This L.A. startup is using rocket science to cool data centers with less power and water
As the AI industry heats up, Karman Industries is trying to cool it down.
The Signal Hill startup says it has developed a cooling system that uses SpaceX rocket engine technology to curb the environmental impact of data centers, cooling them with less space, less power and no water.
It recently raised $20 million and plans to begin manufacturing its first compressors in Long Beach later this year.
“Our high-level thesis is that we can produce the best compressor on the market using the latest and best technology,” said Karman CEO David Tearse. “We want to reduce the electricity consumption of cooling so that you have the most efficient way to cool these chips.”
High-end, expensive chips that power AI can slow down or shut down when they overheat. They can reach temperatures of more than 200 degrees, but they need to be below 150 degrees to function at their best.
It can require tens of thousands of cooling tanks, areas full of equipment, and large amounts of water.
Karman developed a cooling system similar to the heat pumps in the average home; but its pumps use liquid carbon dioxide as a coolant, circulated using rocket engine technology rather than fans. The company’s efficient pumps can reduce the space required for data center cooling equipment by 80%.
For years, data centers have used fans and air conditioning to blow cool air over chips. Larger plants pass cold liquid through tubes near the chips to absorb heat. This hot liquid is sent outside to a cooling field, where vast networks of pipes use as much water as a city. 50,000 people to remove heat.

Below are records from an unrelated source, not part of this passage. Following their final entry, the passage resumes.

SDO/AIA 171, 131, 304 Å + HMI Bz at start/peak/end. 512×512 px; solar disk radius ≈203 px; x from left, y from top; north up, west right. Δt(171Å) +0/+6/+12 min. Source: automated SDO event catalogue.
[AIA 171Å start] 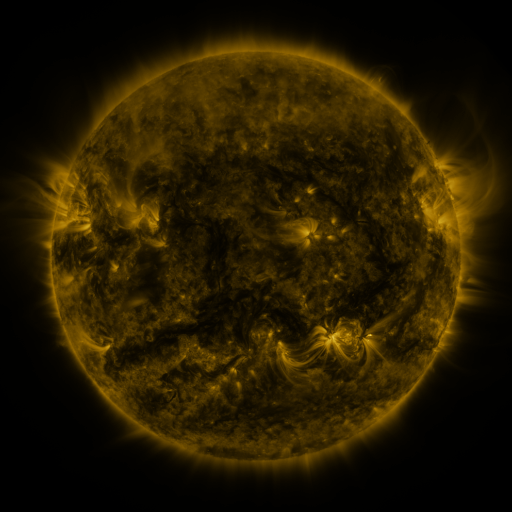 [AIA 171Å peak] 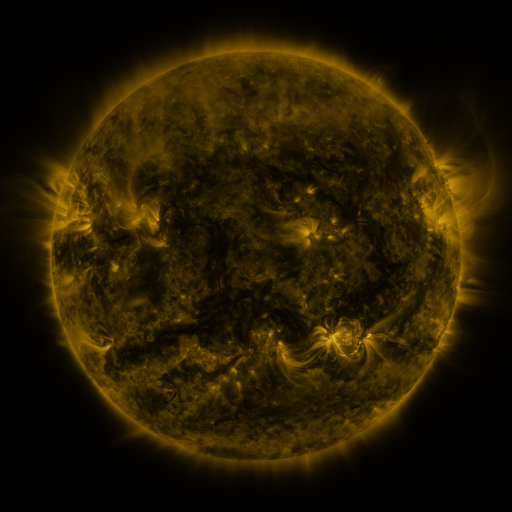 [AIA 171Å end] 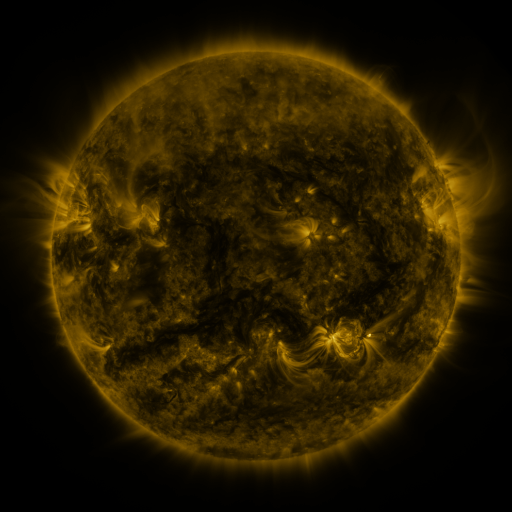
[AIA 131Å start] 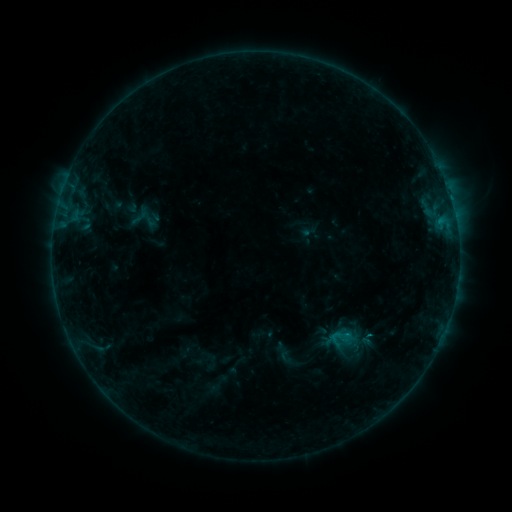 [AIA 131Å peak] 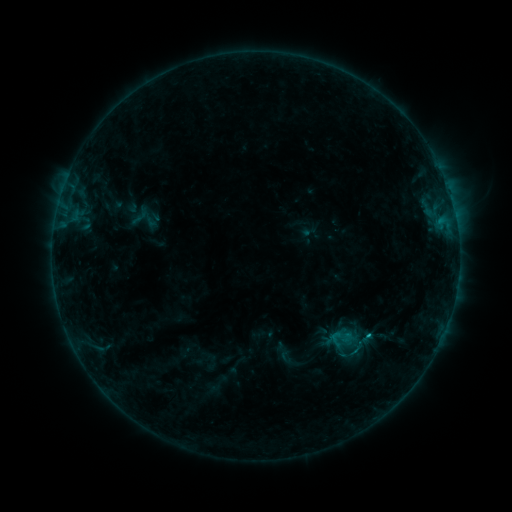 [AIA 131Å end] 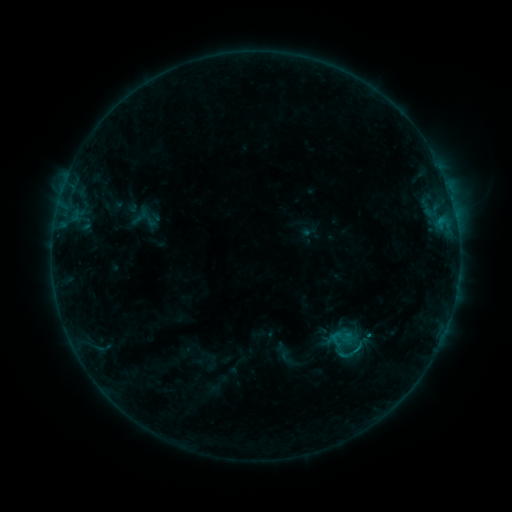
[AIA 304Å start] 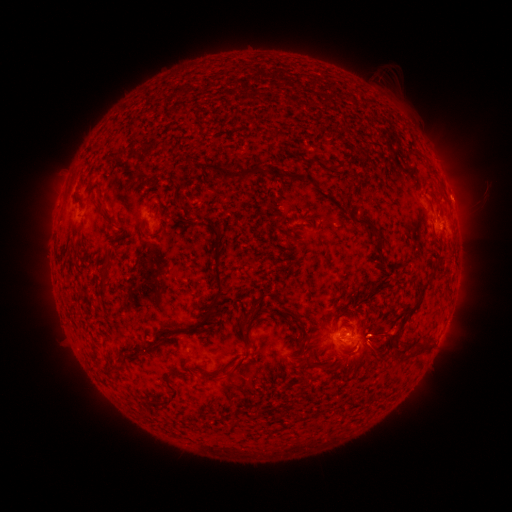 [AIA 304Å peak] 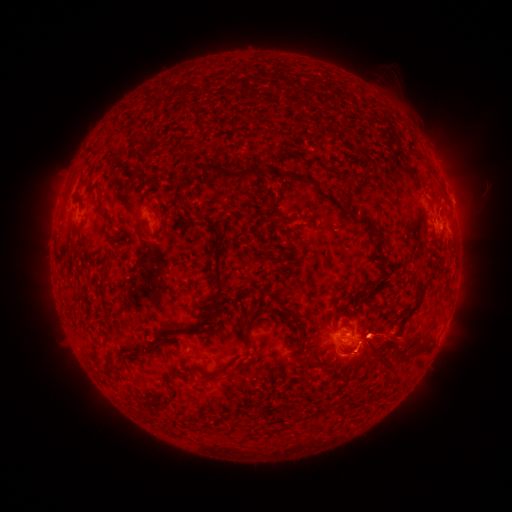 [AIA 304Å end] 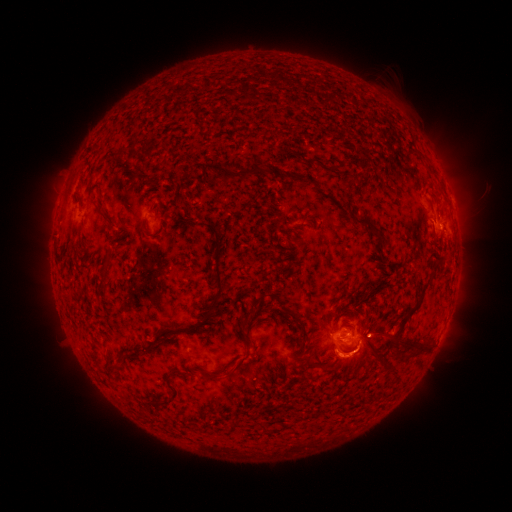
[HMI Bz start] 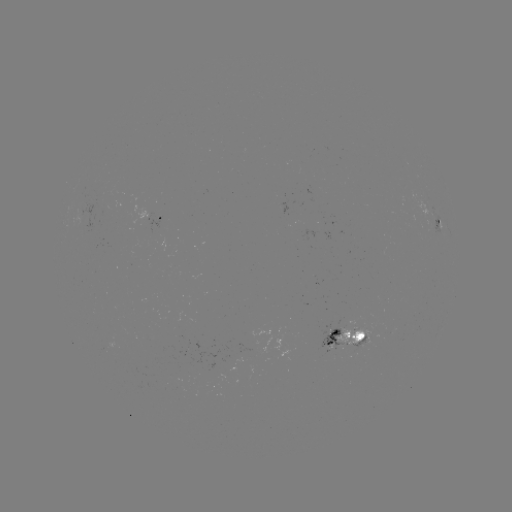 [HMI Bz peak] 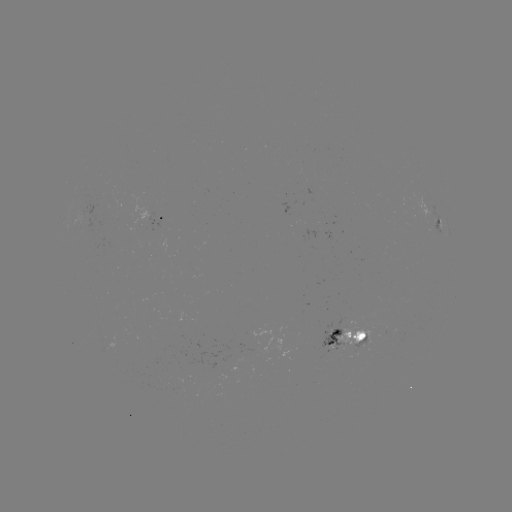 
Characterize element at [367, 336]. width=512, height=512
B8.2 flare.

A 50-megawatt data center also uses enough electricity to power a medium-sized city.
As AI has super-sized data centers adding more and more chips, it has needed increasing amounts of space and power for cooling.
“This seems like a losing battle, especially when you keep concentrating your chips,” Tearse said.
Cooling systems account for up to 40% of a data center’s power consumption, and the average midsize data center accounts for 40% of that consumption. More than 35,000 gallons water per day.
Nearly 100 gigawatts of new data center capacity will be added by 2030, and energy constraints have become the biggest obstacle to expansion. According to the International Energy Agency, U.S. data centers will consume about 8% of all electricity in the country by 2030.
Communities across the U.S. have begun protesting data center construction out of fear that electricity and water needs could strain infrastructure and increase costs for consumers. Cooling systems are predicted to use up to 33 billion gallons of water annually by 2028.
Big tech companies and venture capital investors are spending billions of dollars to replace old-school technologies with energy-efficient solutions. Microsoft announced a new data center design that uses zero water for cooling. He recently pledged to ensure data centers don’t increase electricity costs or take away water from nearby communities.
The data center cooling market is expected to grow from approximately $11 billion in 2025 to approximately $25 billion by 2032.
To serve this seemingly insatiable market, Karman developed a rotary compressor that spins at 30,000 revolutions per minute—almost 10 times faster better than traditional compressors to move heat.
“Three or four years ago, it was very difficult to do this because engines were not available. Automotive components are reaching these speeds,” said Chiranjeev Kalra, Karman’s co-founder and chief technology officer.
About a third of Karman’s 23-person team came from SpaceX or Rocket Lab, and they used technologies from aerospace engineering and electric vehicles to design the mechanics of high-speed engines.
The system uses a special type of carbon dioxide under high pressure to transfer heat from the data center to outside air. Depending on the conditions, it can provide the same amount of cooling using less than half the energy.
Karman’s heat pump can transfer heat to air or direct it towards extra cooling or even energy production.
One of the most potentially desirable points of the systems is that they do not require water, which will allow the establishment of data centers in places where water is scarce.
In really hot places like Texas and Arizona, cooling systems suffer from either using too much water to cool or having to throttle to keep the chips from overheating.
Karman’s latest round of funding brings the total money raised to over $30 million. Major participants included Riot Venture, Sunflower Capital, Space VC, Wonder Ventures, and former Intel and VMware CEO Pat Gelsinger.
Karman said it will begin customer deliveries in the summer of 2026 from its Los Angeles production facility, which is designed to produce 100 units per year. The plan is to eventually quadruple capacity.
If successful, Karman could reduce the market share of Trane Technologies and Schneider Electric, leaders in heat rejection systems.